I'm of the opinion that it's not a complete list. not because I own every book (which I don't) but because the oldest book I saw in that list was 1999, and I'm pretty sure there were novels before then. But maybe I'm wrong...


----------



## Baron Spikey (Mar 26, 2008)

TheReverend said:


> damn that's a lot of books!
> 
> I'm of the opinion that it's not a complete list. not because I own every book (which I don't) but because the oldest book I saw in that list was 1999, and I'm pretty sure there were novels before then.
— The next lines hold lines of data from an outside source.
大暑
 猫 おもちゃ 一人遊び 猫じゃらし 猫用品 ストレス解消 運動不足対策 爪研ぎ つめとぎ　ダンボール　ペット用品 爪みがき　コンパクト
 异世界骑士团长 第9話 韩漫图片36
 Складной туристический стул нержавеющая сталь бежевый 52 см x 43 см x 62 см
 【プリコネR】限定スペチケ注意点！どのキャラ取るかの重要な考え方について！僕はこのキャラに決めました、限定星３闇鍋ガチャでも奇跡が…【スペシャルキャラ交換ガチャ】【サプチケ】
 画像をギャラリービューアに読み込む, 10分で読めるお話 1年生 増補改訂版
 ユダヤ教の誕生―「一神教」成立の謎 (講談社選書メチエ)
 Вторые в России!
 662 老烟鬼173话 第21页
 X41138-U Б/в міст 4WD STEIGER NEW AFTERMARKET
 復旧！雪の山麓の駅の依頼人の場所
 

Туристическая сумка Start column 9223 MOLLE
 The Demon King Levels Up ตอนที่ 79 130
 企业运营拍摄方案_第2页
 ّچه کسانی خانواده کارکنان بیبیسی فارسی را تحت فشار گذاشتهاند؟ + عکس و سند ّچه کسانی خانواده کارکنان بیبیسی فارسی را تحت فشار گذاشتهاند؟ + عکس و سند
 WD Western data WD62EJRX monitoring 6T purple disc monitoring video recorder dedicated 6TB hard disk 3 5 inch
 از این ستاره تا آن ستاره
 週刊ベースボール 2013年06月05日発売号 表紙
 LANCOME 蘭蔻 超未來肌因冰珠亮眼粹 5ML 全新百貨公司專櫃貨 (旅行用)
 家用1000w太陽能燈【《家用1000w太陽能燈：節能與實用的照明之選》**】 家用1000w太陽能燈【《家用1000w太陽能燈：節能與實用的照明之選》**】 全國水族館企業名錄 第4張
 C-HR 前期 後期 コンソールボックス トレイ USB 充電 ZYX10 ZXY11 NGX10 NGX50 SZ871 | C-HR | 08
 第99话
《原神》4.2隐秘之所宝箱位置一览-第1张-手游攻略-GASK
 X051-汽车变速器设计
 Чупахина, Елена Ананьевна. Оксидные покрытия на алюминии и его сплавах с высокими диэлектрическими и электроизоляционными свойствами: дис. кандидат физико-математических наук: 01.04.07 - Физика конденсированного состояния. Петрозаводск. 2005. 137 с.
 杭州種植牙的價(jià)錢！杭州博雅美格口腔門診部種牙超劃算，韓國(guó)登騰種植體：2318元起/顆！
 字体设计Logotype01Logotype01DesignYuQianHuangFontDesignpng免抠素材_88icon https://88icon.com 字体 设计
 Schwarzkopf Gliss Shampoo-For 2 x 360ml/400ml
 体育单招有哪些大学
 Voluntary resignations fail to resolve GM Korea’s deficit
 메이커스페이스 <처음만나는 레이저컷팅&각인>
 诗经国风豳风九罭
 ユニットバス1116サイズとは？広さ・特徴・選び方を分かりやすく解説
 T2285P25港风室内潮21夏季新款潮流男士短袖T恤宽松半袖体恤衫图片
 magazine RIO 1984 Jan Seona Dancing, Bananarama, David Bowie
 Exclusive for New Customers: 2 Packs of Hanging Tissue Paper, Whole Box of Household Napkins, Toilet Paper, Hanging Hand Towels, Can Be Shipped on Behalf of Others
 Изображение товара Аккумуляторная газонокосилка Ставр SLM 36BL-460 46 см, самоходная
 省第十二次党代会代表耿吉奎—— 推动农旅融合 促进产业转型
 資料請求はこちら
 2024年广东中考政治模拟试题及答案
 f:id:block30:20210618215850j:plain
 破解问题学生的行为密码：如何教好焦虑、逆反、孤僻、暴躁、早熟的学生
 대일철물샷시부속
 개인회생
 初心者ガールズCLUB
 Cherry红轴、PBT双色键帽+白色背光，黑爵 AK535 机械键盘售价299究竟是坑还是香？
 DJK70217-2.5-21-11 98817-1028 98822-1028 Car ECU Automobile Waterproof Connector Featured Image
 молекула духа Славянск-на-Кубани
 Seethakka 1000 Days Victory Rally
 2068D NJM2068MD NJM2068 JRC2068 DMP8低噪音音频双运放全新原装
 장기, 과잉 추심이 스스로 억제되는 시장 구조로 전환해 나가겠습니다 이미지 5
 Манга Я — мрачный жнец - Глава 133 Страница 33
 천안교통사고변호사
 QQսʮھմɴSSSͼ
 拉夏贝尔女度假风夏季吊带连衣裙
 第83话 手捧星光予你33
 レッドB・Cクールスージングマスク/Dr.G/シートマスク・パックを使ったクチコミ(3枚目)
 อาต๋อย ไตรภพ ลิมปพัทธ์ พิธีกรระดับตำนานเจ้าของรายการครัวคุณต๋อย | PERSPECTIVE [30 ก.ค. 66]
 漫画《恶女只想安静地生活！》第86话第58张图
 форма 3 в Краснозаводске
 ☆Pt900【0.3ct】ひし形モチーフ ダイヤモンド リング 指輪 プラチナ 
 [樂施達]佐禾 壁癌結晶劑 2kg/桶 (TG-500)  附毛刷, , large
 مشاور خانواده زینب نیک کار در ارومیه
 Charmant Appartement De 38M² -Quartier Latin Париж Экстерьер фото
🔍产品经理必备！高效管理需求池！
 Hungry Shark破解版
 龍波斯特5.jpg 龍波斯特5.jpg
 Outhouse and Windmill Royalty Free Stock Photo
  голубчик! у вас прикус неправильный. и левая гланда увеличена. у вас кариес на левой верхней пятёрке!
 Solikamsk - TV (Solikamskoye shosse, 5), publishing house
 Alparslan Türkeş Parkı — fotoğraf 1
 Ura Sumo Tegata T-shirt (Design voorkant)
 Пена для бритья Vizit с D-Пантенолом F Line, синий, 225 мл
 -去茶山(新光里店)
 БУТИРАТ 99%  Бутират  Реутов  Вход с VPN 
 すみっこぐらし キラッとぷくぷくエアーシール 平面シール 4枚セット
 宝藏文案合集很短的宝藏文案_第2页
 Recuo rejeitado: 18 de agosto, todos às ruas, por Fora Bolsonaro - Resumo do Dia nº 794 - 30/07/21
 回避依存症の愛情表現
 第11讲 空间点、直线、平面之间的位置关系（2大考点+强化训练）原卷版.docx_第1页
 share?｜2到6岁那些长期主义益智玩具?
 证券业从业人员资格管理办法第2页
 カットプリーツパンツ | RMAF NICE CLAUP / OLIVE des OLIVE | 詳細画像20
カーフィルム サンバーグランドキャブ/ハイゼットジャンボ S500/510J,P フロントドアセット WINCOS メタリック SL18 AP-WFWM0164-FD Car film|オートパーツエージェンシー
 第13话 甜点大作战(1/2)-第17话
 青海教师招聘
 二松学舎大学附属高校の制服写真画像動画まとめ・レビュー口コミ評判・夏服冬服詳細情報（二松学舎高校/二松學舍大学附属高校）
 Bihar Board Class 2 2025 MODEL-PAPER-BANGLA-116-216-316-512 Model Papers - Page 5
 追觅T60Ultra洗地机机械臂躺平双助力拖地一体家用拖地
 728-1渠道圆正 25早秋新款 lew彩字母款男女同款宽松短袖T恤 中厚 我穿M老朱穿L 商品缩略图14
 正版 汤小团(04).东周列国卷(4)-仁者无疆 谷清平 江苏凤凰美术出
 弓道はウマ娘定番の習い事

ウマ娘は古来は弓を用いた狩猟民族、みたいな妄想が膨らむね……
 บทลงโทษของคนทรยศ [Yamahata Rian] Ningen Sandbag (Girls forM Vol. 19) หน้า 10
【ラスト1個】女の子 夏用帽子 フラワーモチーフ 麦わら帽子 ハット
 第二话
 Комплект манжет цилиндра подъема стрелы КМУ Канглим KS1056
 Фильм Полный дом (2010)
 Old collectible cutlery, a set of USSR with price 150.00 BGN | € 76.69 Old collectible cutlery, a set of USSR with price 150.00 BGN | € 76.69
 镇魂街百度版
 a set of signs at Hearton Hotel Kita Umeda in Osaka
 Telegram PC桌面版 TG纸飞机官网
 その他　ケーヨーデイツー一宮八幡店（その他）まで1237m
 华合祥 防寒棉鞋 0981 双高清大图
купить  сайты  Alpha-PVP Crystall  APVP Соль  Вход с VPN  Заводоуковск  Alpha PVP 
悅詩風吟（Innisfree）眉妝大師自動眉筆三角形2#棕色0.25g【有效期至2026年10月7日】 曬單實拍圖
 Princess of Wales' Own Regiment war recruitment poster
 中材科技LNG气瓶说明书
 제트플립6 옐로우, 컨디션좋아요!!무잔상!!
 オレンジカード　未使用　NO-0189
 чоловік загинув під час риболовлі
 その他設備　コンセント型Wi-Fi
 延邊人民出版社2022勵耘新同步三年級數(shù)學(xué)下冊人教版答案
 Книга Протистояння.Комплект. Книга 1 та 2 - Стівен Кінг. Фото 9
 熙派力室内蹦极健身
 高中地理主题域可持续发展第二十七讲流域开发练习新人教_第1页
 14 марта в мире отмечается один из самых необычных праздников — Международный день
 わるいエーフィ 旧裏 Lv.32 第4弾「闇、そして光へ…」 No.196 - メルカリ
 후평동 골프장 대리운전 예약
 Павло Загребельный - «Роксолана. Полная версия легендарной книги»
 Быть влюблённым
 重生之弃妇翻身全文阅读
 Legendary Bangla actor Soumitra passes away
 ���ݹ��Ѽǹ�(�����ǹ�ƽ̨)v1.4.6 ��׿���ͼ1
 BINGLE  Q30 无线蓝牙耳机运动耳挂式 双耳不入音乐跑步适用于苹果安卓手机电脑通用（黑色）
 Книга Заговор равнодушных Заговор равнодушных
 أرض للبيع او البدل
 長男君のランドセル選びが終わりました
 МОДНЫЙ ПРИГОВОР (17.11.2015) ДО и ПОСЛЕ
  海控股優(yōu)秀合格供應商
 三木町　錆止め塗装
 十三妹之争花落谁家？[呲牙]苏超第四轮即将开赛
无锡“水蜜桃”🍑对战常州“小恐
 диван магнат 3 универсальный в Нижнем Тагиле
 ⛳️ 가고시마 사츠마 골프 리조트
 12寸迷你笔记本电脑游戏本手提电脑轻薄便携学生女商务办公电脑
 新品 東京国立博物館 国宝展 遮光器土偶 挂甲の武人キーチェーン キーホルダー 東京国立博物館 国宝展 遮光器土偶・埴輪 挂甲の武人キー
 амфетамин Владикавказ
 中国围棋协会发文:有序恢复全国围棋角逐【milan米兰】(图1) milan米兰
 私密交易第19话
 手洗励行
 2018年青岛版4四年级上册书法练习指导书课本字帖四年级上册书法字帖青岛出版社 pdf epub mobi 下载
But maybe I'm wrong...


I'm fairly sure _Space Marine_ is missing from that list, but I know most of the novels published before '99 were Fantasy not 40K.


----------



## Mossy Toes (Jun 8, 2009)

Baron: a number of novels, including Space Marine, were originally published by GW. BL has reprinted most since its inception, but the original publisher was the parent company. That might explain the discrepancy.


----------



## Baron Spikey (Mar 26, 2008)

Mossy Toes said:


> Baron: a number of novels, including Space Marine, were originally published by GW. BL has reprinted most since its inception, but the original publisher was the parent company. That might explain the discrepancy.


Of course! +rep to you Mr Toes


----------



## Doelago (Nov 29, 2009)

So does that make it into a full list of 40k novels released by *Black Library*?


----------